*Goals*.
1. According to the commentary on the CAW below, which automakers in Canada has the CAW made little effort to take on?
2. In the commentary on the CAW below, shorten the paragraph that begins "Instead of organizing Toyota" while keeping its main facts.

*Supplied text*.
****************************************

Autoworkers in Canada are marking time, as CAW rests on its laurels happy to have organized the Big 3 and now Magna. They have made little effort to take on the Japanese or Korean automakers in Canada who now outsell the Big 3.

Instead of organizing Toyota, Buzz cozied up to Toyota management and backed one of their VP's who was running for Liberal MP last election. Like his bargaining strategies his political strategy of strategic voting leads workers to a dead end.

It's a good thing he is finally retiring unfortunately while that will end the cult of personality in the CAW it will not end the entrenched bureaucracy of labour fakirs and pork choppers who dominate the organization.

CAW likes to claim to be a social union, a left leaning union, but it is in the end regardless of its ideological claims, a business union, structured to maintain capitalism.

****************************************

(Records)
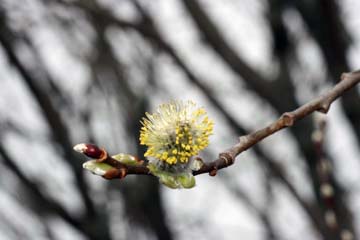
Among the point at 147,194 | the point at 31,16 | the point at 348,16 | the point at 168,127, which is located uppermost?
the point at 31,16

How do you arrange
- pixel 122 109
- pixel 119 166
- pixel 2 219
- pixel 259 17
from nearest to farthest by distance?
pixel 119 166 → pixel 259 17 → pixel 122 109 → pixel 2 219

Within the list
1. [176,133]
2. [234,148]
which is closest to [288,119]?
[234,148]

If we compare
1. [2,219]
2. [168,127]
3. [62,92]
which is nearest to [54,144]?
[62,92]

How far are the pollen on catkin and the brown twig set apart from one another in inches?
2.7

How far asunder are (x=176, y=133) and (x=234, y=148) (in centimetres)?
19

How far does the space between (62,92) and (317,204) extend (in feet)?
7.70

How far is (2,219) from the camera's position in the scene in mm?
6348

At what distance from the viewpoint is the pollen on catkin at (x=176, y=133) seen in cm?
168

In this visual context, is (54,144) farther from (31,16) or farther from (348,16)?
(348,16)

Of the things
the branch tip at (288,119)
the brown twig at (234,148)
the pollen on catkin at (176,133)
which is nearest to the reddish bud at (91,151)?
the brown twig at (234,148)

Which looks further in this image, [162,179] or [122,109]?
[122,109]

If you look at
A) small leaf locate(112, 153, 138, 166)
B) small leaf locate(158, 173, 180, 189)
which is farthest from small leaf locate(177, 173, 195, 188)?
small leaf locate(112, 153, 138, 166)

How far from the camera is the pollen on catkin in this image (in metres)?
1.68

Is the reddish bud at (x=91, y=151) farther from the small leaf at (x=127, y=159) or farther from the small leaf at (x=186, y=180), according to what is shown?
the small leaf at (x=186, y=180)
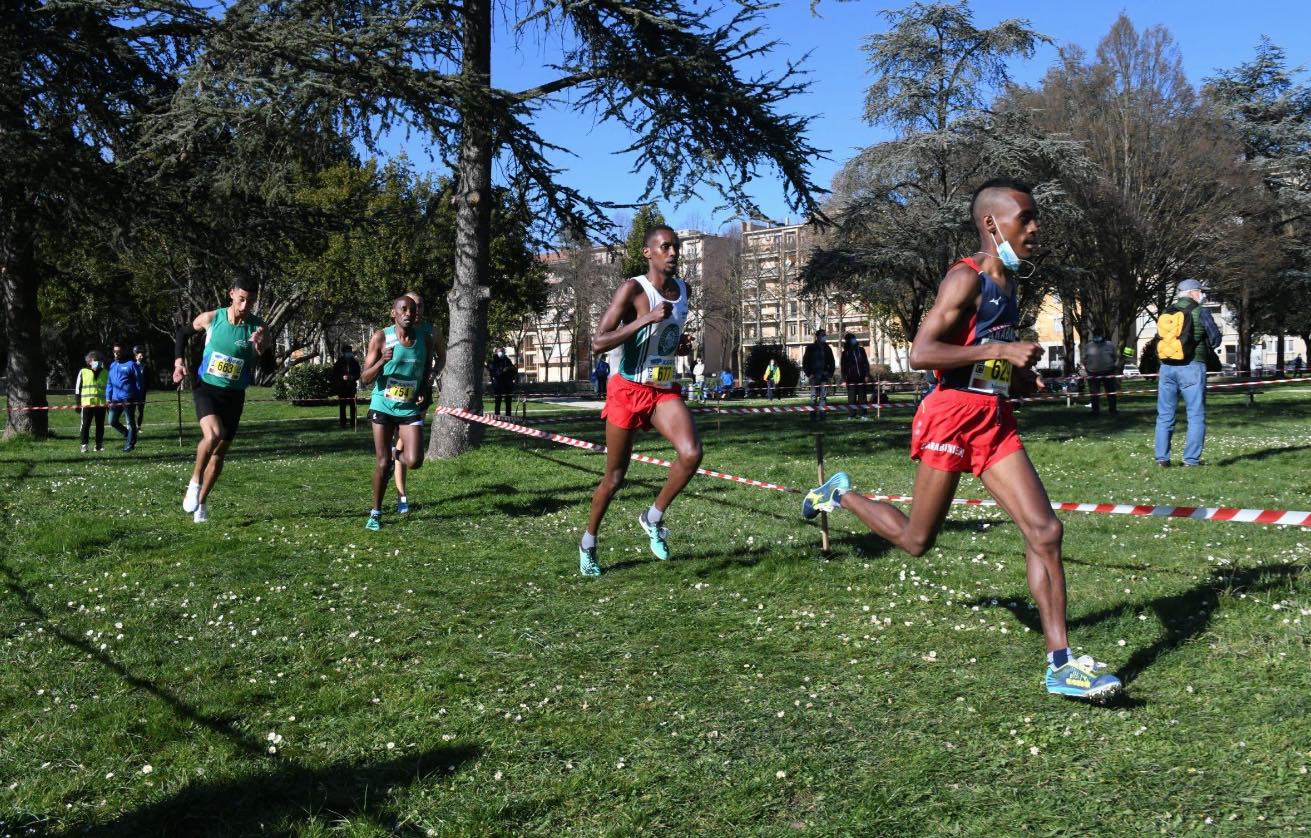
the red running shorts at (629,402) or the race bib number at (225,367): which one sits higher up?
the race bib number at (225,367)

****************************************

*The results*.
1. The Japanese and Korean automakers in Canada, which now outsell the Big 3.

2. Rather than organizing Toyota, Buzz courted Toyota management and backed one of its VPs who ran for Liberal MP in the last election. His strategic-voting politics, like his bargaining strategies, lead workers to a dead end.